Did you know that it can take almost three years for a single pineapple to reach maturation? That’s why we are very excited to be harvesting these beauties at The Brasserie right now.
When European explorers first encountered the fruit in the Americas, they called them “pineapples” because of the resemblance to pine cones. What do you think? Contrary to what some people think, pineapples don’t grow on trees — they grow out of the ground, from a leafy plant.
The benefits of pineapple are due to its high supply of vitamin C, vitamin B1, potassium and manganese, in addition to other special antioxidants that help prevent disease formation. What most people don’t realize about this tasty fruit is that it’s infinitely more useful to humans than just a garnish for tropical drinks.
Pineapple has a whopping 131 percent of your daily value of antioxidant Vitamin C! Vitamin C is commonly used to minimize coughs, colds and flu symptoms. Vitamin C is a water-soluble vitamin that plays a role in maintaining the health of the body’s connective tissue as well as acting as an antioxidant. The vitamin C that is found in pineapple can also help skin problems, like a sunburn or dried and irritated skin.
High in fibre, pineapple can help to lower your risk of colorectal cancer. Fibre can also lower your blood glucose levels. Type 2 diabetics may show signs of improved blood sugar, lipids and insulin levels.
Pineapple supports heart health because of its fibre, potassium and vitamin C content. High potassium intakes are also associated with a reduced risk of stroke, protection against loss of muscle mass, preservation of bone mineral density and reduction in the formation of kidney stones.
The beta-carotene that is found in plant foods like pineapple helps to lower the risk of developing asthma.
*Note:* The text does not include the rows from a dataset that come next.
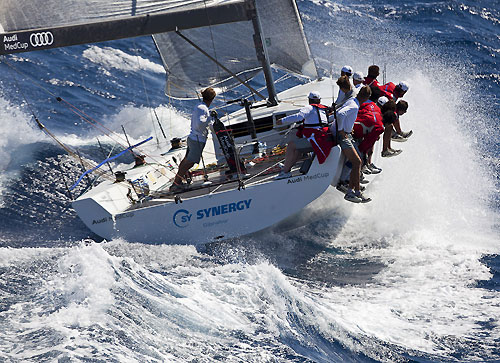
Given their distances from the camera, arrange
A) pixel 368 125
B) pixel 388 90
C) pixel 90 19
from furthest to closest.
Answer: pixel 388 90
pixel 368 125
pixel 90 19

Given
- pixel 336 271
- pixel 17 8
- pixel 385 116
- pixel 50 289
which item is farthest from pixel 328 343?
pixel 17 8

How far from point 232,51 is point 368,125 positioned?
2.78 m

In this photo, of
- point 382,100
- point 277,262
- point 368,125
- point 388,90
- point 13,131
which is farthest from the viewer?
point 13,131

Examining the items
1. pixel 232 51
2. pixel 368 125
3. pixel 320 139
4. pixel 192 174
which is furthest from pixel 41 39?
pixel 368 125

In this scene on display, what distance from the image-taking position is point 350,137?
29.9 feet

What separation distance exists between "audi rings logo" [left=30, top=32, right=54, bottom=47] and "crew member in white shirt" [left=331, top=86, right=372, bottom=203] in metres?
3.83

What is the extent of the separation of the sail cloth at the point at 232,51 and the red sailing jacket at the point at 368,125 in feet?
6.64

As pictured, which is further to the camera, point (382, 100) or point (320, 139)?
point (382, 100)

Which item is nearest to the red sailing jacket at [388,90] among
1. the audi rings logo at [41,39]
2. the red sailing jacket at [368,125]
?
the red sailing jacket at [368,125]

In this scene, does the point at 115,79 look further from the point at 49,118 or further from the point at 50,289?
the point at 50,289

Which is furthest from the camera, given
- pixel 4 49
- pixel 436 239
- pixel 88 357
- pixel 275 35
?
pixel 275 35

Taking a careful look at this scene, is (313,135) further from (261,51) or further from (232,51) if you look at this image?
(232,51)

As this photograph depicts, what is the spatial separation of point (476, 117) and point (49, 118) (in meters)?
9.02

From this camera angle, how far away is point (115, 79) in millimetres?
16562
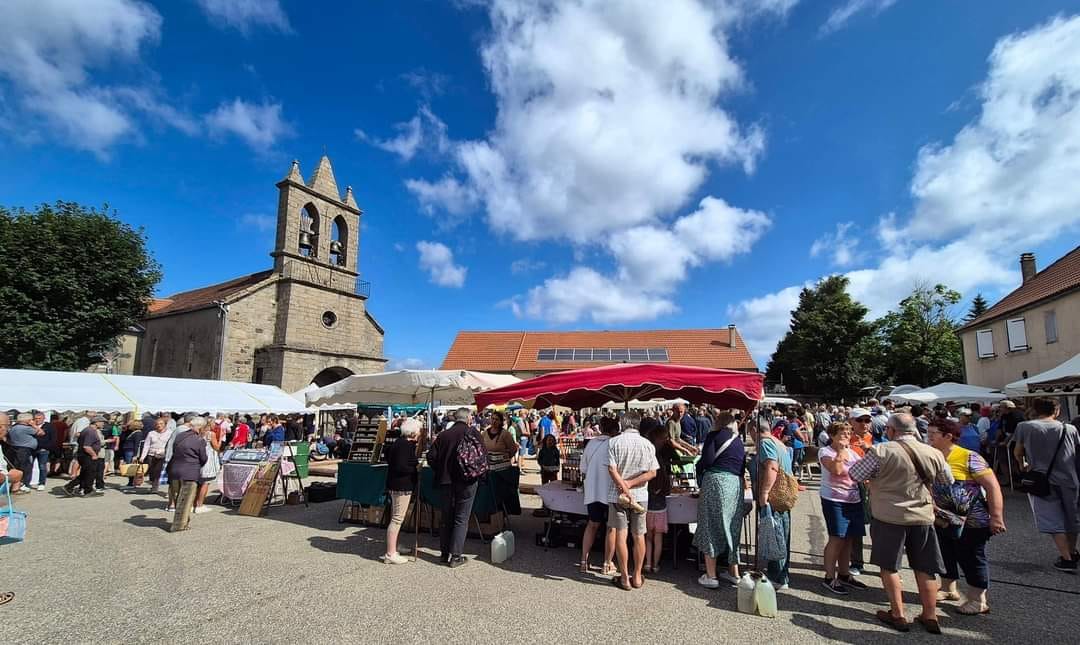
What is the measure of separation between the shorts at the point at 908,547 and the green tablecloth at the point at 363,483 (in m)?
5.93

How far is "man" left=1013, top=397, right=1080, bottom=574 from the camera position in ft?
16.6

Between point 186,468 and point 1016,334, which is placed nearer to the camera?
point 186,468

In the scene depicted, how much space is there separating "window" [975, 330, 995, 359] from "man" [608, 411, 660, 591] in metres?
24.3

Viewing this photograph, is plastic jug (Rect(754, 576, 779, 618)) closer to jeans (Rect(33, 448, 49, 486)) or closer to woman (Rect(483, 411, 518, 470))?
woman (Rect(483, 411, 518, 470))

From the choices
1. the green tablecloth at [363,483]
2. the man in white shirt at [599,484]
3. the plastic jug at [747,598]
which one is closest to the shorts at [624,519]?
the man in white shirt at [599,484]

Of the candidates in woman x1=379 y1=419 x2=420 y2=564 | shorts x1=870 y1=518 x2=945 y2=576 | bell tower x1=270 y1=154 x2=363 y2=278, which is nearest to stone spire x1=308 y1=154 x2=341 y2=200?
bell tower x1=270 y1=154 x2=363 y2=278

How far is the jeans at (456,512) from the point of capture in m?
5.57

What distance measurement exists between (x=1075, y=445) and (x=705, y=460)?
13.1ft

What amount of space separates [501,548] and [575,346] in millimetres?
34691

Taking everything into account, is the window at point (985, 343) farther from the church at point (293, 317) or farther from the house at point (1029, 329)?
the church at point (293, 317)

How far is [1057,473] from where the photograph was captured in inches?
201

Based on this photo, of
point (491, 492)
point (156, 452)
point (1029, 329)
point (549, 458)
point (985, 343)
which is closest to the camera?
point (491, 492)

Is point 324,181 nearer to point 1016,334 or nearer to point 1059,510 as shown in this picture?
point 1059,510

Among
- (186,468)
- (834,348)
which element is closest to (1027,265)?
(834,348)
Toxins, poor nutrition, pollution, antibiotic abuse and stress play a large role in the development of asthma. All of these factors cause inflammation, but luckily one of the benefits of pineapple is that it can help to reduce through its detoxifying capabilities.
Another one of the benefits of pineapple is that it helps improve your mood and helps fight depression and anxiety. Pineapple is a good source of the amino acid tryptophan, which is used by the body to produce enough serotonin, one of our main “happy hormones.” Consuming enough of this amino acid, in addition to other nutrients like B vitamins, is important to support your neurological system, for energy, and for the production of good mood hormones.
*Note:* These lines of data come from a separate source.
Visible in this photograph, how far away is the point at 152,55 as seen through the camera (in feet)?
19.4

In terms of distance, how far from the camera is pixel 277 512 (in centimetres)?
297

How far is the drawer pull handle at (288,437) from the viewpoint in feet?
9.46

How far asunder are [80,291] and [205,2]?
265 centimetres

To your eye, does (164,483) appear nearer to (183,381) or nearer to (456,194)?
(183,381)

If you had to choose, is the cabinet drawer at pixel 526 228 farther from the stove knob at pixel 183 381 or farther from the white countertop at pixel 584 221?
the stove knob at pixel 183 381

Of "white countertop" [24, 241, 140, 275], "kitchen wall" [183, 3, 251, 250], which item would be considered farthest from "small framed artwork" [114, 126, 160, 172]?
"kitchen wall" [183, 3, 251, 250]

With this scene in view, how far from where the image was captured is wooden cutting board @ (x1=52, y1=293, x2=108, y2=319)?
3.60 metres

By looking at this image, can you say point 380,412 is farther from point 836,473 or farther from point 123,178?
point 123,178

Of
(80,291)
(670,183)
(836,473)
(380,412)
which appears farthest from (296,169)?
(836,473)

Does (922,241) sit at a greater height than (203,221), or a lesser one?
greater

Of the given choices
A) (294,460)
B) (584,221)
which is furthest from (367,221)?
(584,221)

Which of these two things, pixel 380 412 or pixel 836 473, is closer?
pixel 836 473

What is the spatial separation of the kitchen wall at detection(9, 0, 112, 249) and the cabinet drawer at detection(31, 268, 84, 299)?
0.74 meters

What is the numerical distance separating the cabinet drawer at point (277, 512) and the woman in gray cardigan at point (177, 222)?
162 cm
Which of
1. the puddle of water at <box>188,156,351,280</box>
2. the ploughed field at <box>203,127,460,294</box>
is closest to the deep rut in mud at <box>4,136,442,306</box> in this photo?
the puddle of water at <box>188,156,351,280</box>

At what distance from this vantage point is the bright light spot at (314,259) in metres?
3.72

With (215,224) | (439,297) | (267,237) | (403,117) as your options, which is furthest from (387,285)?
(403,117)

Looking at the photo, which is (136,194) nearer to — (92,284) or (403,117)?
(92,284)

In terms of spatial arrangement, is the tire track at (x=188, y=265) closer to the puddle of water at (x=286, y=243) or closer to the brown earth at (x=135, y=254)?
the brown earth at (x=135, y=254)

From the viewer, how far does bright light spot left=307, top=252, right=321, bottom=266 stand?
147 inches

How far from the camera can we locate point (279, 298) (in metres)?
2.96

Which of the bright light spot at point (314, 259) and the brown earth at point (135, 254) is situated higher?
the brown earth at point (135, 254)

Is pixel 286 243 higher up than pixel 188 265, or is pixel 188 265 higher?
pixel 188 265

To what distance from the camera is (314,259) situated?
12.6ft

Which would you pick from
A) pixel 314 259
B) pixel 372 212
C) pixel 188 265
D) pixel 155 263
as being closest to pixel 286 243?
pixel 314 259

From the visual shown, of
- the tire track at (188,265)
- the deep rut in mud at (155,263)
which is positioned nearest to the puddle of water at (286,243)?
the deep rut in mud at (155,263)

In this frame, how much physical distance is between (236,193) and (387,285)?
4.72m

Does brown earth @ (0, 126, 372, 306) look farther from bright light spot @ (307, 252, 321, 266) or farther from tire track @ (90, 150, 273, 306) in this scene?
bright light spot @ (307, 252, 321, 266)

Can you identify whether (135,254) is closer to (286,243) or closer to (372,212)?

The benefits of pineapple include the ability to help those suffering from arthritis and joint pain because the bromelain that is present can speed up healing associated with surgical procedures. It is also very useful for treating sporting injuries including sprains and can help counter pain.
For digestion, eating pineapple serves as a powerful aid in breaking down proteins into peptides and amino acids. It can ease the symptoms of ulcerative colitis, acid reflux, and it helps the general digestive processes.
Once harvested, pineapples don’t continue to ripen. That means that every single pineapple in the grocery store is as ripe as it will ever be so don’t buy one and save it for a week, thinking it will ripen. The difference in colours is mostly based on where the pineapples were grown, so a green pineapple can be just as sweet and delicious as a golden brown one.